More than one immigrant arrived in Australia every minute during the last calendar year, shock new figures show.
An analysis of the latest Australian Bureau of Statistics migration data by the Institute of Public Affairs (IPA) shows that the Labor government has already exceeded its migration target for the 2023-24 financial year, with one month still to come.
Despite promising to cut immigration due to its negative effects on Australia’s housing and cost-of-living crises, Prime Minister Anthony Albanese has presided over a net migration intake of 445,510 between July 2023 and May 2024, already exceeding the financial year forecast of 395,000 made in the May Budget.
This calendar year an average 1,607 migrants arrived in Australia each day, working out to more than one each minute, and the year to date net permanent and long-term arrivals between January and May 2024 was the highest on record at 242,750. This exceeded the previous record, set in 2023, which was 208,090, by 17%.
The May 2024 monthly net intake was the second highest May on record at 25,940, behind May 2023, when net intake was 31,310.

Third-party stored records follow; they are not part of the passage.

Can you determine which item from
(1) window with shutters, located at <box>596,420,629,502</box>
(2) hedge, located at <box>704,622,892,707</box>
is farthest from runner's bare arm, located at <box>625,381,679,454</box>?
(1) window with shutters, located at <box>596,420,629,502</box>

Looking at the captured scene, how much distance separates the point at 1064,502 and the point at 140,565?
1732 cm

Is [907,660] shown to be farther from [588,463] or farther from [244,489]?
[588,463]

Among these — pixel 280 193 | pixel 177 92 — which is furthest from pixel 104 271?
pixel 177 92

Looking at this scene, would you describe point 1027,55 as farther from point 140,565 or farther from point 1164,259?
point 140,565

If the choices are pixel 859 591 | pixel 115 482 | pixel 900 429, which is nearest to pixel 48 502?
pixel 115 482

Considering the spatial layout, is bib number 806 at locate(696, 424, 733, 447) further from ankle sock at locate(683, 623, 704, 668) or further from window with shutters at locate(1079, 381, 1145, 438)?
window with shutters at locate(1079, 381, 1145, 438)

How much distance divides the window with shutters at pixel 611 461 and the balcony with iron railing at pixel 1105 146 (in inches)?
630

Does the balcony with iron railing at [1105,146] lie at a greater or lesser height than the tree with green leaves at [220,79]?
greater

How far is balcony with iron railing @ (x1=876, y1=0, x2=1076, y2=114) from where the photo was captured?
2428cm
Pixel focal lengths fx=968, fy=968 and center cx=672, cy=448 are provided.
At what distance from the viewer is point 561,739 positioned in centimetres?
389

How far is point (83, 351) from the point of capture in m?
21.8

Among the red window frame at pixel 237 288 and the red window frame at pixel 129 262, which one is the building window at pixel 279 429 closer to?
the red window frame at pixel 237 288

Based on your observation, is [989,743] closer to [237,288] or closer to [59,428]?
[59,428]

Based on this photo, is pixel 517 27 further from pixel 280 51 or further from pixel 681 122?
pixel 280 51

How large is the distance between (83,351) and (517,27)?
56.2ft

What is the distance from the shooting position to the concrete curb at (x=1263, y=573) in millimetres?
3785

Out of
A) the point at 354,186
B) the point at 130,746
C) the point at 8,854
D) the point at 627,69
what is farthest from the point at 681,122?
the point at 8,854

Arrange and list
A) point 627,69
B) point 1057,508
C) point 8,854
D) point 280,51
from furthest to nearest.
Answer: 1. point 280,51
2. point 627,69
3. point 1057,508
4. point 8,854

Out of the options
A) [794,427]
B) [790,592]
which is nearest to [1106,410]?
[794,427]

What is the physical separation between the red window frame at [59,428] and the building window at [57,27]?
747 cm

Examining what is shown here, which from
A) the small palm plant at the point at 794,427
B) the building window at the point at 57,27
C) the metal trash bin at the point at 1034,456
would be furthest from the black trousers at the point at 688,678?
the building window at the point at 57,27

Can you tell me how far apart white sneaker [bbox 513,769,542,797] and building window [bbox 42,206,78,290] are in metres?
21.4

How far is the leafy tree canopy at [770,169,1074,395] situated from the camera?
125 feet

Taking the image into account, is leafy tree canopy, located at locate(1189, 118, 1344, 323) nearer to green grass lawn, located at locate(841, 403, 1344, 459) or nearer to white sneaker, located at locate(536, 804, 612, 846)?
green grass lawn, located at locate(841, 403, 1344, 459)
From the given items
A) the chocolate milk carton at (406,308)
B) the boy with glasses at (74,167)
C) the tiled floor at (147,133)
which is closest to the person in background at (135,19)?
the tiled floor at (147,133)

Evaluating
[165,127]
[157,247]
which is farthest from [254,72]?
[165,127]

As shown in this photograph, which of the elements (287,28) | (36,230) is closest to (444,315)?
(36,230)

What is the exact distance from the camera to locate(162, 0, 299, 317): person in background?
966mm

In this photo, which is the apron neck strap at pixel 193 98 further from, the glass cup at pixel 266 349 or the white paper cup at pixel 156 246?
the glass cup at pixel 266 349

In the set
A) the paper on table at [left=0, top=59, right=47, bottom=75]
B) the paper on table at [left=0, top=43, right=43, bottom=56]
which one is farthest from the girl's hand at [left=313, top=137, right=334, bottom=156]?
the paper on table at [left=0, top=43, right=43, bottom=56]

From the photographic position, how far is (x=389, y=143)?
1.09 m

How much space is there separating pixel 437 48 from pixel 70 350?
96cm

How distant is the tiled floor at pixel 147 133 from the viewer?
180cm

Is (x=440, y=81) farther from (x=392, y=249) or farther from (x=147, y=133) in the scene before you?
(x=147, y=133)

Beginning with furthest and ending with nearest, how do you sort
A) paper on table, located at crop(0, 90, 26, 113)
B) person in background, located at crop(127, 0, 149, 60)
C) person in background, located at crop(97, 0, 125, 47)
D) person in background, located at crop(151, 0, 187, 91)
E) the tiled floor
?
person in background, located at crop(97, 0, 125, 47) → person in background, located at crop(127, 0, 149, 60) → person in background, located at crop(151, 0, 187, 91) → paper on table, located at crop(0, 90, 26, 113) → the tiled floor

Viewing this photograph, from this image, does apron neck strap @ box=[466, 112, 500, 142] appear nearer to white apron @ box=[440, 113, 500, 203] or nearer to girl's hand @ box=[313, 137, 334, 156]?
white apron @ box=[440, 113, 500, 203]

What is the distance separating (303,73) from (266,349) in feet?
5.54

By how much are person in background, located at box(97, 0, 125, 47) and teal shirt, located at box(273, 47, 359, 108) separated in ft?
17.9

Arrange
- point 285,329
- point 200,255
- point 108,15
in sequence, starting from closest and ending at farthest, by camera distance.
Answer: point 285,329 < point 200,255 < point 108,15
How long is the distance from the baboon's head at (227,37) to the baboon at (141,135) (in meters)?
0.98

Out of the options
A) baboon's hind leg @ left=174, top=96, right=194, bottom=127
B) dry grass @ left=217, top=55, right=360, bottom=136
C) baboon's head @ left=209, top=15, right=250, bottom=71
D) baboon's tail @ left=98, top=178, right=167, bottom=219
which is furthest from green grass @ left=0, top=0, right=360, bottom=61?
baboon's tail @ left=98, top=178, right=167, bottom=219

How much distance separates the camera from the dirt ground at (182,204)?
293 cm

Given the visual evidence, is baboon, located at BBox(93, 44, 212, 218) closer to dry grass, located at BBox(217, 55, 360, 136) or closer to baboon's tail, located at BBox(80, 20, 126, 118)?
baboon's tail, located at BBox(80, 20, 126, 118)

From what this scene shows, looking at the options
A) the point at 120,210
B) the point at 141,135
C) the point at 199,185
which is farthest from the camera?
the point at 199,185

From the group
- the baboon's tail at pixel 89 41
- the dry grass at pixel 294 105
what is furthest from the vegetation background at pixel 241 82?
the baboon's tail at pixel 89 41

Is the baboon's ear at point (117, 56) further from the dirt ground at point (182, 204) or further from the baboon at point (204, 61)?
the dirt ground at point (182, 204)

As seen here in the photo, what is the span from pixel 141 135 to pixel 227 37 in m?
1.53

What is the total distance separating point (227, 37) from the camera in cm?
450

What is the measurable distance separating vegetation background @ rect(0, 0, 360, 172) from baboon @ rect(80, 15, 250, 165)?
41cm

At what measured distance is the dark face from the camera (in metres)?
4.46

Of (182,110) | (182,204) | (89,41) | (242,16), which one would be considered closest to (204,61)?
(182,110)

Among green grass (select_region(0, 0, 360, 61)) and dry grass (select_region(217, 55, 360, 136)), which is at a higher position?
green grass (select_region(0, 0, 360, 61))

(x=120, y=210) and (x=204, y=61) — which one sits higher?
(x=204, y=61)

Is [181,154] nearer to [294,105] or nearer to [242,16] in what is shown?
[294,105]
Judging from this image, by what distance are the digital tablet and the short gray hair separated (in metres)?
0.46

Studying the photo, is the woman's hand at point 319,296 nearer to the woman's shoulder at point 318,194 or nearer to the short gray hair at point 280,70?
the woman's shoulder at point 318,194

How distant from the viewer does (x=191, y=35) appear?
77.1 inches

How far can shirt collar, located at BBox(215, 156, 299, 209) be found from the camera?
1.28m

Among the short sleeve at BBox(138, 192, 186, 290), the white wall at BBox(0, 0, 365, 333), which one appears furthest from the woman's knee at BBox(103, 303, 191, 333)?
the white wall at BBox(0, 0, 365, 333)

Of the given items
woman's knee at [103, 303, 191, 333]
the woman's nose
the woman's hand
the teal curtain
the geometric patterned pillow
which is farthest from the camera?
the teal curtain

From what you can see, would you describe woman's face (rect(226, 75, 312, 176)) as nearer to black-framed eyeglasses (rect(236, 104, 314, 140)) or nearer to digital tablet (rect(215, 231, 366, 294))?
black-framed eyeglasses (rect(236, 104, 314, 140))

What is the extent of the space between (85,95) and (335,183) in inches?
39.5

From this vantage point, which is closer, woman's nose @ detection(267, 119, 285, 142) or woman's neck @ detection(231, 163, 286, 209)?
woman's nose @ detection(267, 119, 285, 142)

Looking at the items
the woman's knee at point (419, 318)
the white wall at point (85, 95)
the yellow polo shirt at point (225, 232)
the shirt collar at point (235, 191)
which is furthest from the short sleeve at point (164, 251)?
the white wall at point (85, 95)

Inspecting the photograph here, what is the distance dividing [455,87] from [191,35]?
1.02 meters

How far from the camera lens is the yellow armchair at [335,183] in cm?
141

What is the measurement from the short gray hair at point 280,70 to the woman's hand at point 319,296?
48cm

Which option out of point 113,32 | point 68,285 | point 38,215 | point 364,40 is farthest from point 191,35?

“The latest ABS data confirms the federal government is simply not interested in delivering on its promise to reduce Australia’s record migration surge, and will dramatically overshoot its net overseas migration commitment,” Dr Kevin You, Senior Fellow at the Institute of Public Affairs, said.
“The Prime Minister’s commitment to halve the annual migration intake, made just two months ago, is not worth the paper it is written on, and is yet another broken promise from a government which is making it harder for mainstream Australians to get ahead.
“The latest data reinforces that Australia’s migration program is being run in the interests of big business and universities bureaucracy, not the Australian people.
Dr You added that the current cost-of-living crisis was “brought on by unplanned mass migration”, and referred to previous IPA research showing that Australians in 2023 were approximately $7,848 poorer on a per capita basis due to the country’s reliance immigration.
“Never before has GDP per capita declined for more than a year, now totalling five quarters. Today, Australians are, on an individual basis, in recession and getting left further behind when the nation’s cost of living crisis is already acute,” Dr You said.
“Australia’s dismal economic conditions reflect the federal government’s lack of vision and ambition for the nation. Its only trick for growing the economy seems to be by increasing migration alone.
“Migration has and will continue to play a critical role in Australia’s story. However, the current unplanned, record migration intake is placing immense pressure on housing costs and our infrastructure, has not solved our worker shortage crisis and has left Australians worse off.”
In December last year the government predicted the 2023-24 net migration intake would be 375,000, up from 315,000 in last year’s budget, but in the May Budget revised that figure upwards to 395,000.
According to the IPA’s analysis that has already been exceeded by 50,000, and looks like to end up being about 80,000 too low, casting doubt over Labor’s forecasts for the coming years.
Next financial year 260,000 are expected, 255,000 the year after that, and 235,000 in 2026-27 and 2027-28, according to treasury papers.
Added to the 528,000 net overseas migration number last year, this would mean a total net intake of 1.9 million between 2022 and 2028, assuming the forecasts are accurate.